Kraunauer chuckled. “Good, good,” he said. “Well, believe it or not, this is actually a real break.”
“It doesn’t seem like it at the moment,” I said.
“No, but it will,” he said. “The bomb story will be all over the news tomorrow, and when they find out that
you
are the intended victim—no, no, this is excellent. We can use it to get some sympathy going—it could be a real turning point.”
“Really,” I said.
“Absolutely. Don’t kid yourself, Mr. Morgan. Nine out of ten cases are won in the media before you even meet the judge. And if we roll into it with something like this—I hate to repeat myself, but this really is a big break.”
“Oh, well, good,” I said. And in spite of being well aware that I needed to maintain my sense of awe when speaking with Kraunauer, I was suddenly overcome with fatigue—and I yawned. “Excuse me,” I said.
“Perfectly all right, you must be exhausted,” he said briskly. “You go get some sleep, and we’ll talk in the morning. Ah…” His voice slowed down and he sounded suddenly very casual. “Where are you staying?”
“I don’t know yet,” I said. “I’ll find another hotel somewhere.”
“Of course. All right,” he said, all business again. “Get some sleep, and call me tomorrow.”
“All right,” I said.
“Good night,” he said cheerfully, and broke the connection.
I thought about his excellent advice: sleep. The whole concept was starting to take on mythical proportions. It had begun to seem like something only epic heroes could do; I certainly couldn’t manage it. I wasn’t yet so tired that I would take the risk of sleeping here, in the lobby, surrounded by Anderson and mad bombers and horrible tattered curtains.

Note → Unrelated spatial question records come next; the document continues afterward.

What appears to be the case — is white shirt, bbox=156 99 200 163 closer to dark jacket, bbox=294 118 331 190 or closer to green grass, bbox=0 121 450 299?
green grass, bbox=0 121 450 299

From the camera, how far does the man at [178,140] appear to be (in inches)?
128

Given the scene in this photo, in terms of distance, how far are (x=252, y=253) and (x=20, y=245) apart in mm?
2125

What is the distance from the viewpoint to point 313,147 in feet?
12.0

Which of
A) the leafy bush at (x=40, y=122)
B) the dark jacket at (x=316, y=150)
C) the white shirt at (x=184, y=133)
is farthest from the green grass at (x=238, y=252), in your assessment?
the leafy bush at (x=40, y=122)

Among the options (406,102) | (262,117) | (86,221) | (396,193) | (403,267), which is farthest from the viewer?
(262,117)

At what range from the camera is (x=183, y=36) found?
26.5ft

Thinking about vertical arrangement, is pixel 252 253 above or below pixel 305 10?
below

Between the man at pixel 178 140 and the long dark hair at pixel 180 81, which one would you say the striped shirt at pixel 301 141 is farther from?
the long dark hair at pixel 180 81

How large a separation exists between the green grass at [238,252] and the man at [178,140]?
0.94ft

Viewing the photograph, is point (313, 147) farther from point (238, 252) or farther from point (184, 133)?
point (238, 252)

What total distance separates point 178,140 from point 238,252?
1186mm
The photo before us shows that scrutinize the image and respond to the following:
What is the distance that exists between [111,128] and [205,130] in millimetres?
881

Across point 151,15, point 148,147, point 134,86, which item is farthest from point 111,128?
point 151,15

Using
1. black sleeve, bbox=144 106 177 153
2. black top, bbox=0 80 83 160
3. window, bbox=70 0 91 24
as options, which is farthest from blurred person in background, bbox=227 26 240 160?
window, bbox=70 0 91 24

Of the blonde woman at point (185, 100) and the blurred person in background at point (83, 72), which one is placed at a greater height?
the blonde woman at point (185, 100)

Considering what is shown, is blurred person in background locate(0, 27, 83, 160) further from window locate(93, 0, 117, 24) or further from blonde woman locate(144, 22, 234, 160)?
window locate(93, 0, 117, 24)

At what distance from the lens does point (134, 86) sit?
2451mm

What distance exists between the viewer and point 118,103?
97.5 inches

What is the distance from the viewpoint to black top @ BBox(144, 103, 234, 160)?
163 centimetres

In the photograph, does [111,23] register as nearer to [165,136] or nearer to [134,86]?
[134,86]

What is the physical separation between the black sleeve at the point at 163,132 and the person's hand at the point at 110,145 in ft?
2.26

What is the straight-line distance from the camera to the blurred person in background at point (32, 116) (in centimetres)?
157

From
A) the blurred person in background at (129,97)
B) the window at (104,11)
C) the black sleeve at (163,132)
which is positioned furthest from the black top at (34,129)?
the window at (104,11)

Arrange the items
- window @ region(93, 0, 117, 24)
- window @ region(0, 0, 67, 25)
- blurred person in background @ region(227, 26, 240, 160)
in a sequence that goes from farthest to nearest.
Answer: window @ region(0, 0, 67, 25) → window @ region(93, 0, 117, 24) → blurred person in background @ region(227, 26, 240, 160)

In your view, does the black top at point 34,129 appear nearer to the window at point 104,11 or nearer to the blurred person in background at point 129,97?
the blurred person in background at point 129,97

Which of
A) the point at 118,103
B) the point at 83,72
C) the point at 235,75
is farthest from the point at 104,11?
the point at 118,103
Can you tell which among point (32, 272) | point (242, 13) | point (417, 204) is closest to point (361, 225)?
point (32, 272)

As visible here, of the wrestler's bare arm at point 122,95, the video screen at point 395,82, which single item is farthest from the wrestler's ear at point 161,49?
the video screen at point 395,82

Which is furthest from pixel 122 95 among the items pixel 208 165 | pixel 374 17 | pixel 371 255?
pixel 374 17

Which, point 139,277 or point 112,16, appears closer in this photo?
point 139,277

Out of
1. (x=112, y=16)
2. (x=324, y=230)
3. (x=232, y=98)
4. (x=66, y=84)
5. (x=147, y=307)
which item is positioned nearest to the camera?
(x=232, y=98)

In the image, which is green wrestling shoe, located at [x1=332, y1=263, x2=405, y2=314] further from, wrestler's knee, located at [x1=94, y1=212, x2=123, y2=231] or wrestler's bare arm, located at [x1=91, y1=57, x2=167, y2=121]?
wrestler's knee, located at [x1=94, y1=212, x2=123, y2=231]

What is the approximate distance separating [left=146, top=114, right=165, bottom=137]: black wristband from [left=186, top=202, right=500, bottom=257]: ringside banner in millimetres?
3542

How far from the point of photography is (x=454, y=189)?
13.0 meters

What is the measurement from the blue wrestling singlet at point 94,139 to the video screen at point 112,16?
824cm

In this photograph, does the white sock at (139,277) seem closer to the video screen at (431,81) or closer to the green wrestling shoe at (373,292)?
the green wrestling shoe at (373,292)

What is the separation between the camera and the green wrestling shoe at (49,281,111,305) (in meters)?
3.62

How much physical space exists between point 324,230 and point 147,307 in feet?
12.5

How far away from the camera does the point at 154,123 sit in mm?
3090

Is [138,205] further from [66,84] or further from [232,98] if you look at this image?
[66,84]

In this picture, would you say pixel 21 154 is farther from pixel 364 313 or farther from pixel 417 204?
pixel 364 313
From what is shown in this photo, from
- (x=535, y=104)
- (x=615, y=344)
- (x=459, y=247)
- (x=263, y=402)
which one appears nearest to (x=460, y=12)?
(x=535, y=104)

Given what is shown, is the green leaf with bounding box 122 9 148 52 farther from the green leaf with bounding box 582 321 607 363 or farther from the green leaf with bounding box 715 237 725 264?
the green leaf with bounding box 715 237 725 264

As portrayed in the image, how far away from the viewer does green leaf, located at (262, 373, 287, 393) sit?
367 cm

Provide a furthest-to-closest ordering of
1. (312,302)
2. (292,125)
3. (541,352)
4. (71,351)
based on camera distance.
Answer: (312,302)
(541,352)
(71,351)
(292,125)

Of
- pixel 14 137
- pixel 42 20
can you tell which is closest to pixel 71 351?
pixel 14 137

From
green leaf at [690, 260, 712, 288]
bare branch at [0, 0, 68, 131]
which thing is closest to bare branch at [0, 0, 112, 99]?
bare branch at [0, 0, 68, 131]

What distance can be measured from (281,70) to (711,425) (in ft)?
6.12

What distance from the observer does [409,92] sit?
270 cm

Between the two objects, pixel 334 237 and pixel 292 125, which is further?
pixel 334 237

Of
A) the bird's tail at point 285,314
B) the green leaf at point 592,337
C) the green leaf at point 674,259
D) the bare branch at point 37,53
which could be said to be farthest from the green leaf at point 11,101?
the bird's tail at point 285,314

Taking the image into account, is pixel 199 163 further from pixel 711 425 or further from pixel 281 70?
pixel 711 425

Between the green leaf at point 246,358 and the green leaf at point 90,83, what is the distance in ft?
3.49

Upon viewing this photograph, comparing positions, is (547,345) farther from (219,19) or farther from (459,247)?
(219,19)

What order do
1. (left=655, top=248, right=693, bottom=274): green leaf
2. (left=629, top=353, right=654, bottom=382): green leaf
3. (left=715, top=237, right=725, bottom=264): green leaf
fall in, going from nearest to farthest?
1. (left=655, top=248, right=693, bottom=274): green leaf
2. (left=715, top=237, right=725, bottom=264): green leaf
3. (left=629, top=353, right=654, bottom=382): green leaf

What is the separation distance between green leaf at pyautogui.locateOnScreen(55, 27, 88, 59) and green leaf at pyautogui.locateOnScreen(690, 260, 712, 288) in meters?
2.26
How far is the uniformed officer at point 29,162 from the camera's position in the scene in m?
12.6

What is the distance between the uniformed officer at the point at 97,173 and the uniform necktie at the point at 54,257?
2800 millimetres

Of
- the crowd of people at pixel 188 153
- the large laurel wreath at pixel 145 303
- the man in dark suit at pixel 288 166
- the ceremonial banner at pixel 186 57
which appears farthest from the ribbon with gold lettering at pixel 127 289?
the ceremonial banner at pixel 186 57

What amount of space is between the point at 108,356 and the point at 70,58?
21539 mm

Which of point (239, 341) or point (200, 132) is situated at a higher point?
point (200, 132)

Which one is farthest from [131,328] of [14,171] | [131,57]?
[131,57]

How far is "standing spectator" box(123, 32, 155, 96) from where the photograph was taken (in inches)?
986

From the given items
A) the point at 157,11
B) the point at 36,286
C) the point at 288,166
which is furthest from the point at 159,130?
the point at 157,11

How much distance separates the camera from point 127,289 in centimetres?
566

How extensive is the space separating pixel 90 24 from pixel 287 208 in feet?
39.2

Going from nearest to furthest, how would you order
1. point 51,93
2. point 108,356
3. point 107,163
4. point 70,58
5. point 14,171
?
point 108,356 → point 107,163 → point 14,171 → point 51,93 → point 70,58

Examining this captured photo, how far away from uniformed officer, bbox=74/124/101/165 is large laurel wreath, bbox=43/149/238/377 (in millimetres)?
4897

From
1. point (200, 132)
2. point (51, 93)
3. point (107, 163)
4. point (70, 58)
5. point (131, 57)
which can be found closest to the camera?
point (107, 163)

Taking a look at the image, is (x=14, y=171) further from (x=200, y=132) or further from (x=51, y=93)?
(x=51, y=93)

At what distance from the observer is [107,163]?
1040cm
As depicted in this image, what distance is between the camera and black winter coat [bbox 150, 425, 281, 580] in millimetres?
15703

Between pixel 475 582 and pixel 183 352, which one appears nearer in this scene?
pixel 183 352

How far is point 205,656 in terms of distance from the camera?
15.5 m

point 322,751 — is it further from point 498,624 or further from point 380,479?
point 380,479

Mere rest was no longer enough, and I didn’t think I could face the couch again anyway. So I did the only thing I could, the last pitiful choice left to me in this world of pain and dwindling options. I left the lobby and stood outside beside what had once been my room, standing in a miserable bovine stupor until forensics finally finished. Then I went in and put on a shirt, grabbed my few sad belongings, and used my phone to call a cab.